Thermal fluctuations (eventually) unfold nanoscale origami

Abstract

Origami is a scale invariant paradigm for morphing robotics, deployable structures (e.g. satellites, disaster relief shelters, medical stents), and metamaterials with tunable thermal, mechanical, or electromagnetic properties. There has been a resurgence of interest in using origami principles – along with 2D materials or DNA – to design a wide array of nanoscale devices. In this work, we take cognizance of the fact that small-scale devices are vulnerable to entropic thermal fluctuations and thus a foundational question underlying small-scale origami pertains to its stability, i.e. the origami structure’s propensity to “unfold” due to thermal fluctuations and the rate at which the unfolding will ensue. To properly understand the behavior of these origami-based nanodevices, we must simultaneously consider the geometric mechanics of origami along with the interplay between thermal fluctuations, entropic repulsive forces, van der Waals attraction, and other molecular-scale phenomena.
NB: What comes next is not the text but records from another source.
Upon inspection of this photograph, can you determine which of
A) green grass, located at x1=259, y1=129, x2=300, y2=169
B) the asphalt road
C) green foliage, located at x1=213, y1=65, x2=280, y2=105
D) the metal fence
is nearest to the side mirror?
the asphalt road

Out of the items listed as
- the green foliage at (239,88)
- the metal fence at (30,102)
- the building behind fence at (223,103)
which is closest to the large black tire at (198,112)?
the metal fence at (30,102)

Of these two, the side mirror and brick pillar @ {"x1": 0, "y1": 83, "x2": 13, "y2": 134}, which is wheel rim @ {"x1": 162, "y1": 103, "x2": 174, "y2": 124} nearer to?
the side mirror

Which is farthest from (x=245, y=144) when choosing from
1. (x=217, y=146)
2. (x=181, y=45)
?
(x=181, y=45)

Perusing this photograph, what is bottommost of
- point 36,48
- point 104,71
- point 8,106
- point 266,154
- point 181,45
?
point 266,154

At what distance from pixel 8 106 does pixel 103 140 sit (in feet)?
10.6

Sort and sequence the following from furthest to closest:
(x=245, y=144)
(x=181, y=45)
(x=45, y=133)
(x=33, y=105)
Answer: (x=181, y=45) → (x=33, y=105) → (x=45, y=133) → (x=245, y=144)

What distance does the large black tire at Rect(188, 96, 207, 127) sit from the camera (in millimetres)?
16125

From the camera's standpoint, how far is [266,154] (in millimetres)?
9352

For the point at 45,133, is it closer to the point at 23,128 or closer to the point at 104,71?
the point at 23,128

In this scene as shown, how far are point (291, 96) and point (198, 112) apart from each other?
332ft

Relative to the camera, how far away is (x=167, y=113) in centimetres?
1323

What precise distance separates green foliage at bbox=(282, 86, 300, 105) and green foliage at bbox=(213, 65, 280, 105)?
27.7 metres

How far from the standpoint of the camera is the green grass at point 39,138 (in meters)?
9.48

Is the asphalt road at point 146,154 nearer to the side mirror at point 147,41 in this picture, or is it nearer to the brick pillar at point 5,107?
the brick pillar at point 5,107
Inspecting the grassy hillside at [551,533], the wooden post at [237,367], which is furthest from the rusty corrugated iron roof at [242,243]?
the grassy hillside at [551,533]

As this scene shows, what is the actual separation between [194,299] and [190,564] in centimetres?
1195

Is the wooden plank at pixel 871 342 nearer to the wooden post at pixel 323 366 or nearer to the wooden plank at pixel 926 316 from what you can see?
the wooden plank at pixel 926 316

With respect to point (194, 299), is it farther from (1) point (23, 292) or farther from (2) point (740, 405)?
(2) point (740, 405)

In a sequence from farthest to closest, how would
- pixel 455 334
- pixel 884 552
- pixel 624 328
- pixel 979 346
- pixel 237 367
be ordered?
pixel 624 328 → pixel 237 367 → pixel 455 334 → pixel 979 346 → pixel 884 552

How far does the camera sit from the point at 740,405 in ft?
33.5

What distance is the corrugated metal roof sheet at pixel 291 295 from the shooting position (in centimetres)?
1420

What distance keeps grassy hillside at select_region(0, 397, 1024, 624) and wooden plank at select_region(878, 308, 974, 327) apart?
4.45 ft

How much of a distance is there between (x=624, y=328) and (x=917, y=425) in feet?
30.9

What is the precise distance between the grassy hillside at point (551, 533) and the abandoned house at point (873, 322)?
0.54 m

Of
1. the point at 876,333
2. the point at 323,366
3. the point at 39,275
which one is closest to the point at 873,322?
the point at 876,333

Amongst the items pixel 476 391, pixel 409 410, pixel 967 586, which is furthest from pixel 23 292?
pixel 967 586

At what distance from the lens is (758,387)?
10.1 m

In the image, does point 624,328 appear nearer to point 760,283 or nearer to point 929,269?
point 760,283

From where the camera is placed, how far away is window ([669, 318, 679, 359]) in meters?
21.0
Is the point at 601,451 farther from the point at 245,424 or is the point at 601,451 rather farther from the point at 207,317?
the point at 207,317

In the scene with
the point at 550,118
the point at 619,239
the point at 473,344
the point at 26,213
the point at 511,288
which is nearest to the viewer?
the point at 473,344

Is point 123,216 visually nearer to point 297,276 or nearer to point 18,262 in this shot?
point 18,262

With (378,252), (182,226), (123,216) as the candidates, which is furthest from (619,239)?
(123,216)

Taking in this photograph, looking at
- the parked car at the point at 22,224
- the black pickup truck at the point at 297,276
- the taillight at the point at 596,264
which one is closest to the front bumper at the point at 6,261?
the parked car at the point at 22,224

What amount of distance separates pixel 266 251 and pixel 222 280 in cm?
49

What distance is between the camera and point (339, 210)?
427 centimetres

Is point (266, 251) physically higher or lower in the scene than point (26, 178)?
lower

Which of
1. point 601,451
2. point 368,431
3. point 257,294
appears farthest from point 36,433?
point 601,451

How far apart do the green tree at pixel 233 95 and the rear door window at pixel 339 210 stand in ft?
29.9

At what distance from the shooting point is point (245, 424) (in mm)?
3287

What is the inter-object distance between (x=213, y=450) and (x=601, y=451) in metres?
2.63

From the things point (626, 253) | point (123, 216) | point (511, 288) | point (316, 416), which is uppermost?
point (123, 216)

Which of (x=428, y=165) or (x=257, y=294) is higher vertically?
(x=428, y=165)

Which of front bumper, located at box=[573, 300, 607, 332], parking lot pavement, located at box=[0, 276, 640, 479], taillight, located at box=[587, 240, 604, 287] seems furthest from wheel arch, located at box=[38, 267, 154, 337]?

In this work, to elucidate the rich behavior underpinning the evolution of an origami device at the nanoscale, we develop a minimal statistical mechanics model of folded nanoscale sheets. We use the model to investigate (1) the thermodynamic multistability of nanoscale origami structures and (2) the rate at which thermal fluctuations drive its unfolding—that is, its temporal stability. We identify, for the first time, an entropic torque that is a critical driving force for the unfolding process. Both the thermodynamic multistability and temporal stability have a nontrivial dependence on the origami’s bending stiffness, the radii of curvature of its creases, the ambient temperature, its thickness, and its interfacial energy (between folded layers). Specifically, for graphene, we show that there is a critical side length below which it can no longer be folded with stability; similarly, there exists a critical crease diameter, membrane thickness (e.g. for multilayer graphene), and temperature above which a crease cannot be stably folded. To investigate the rate of thermally driven unfolding, we extend Kramers’ escape rate theory to cases where the minima of the energy well occurs at a boundary. Rates of unfolding are found to span from effectively zero to instantaneous, and there is a clear interplay between temperature, geometry, and mechanical properties on the unfolding rate.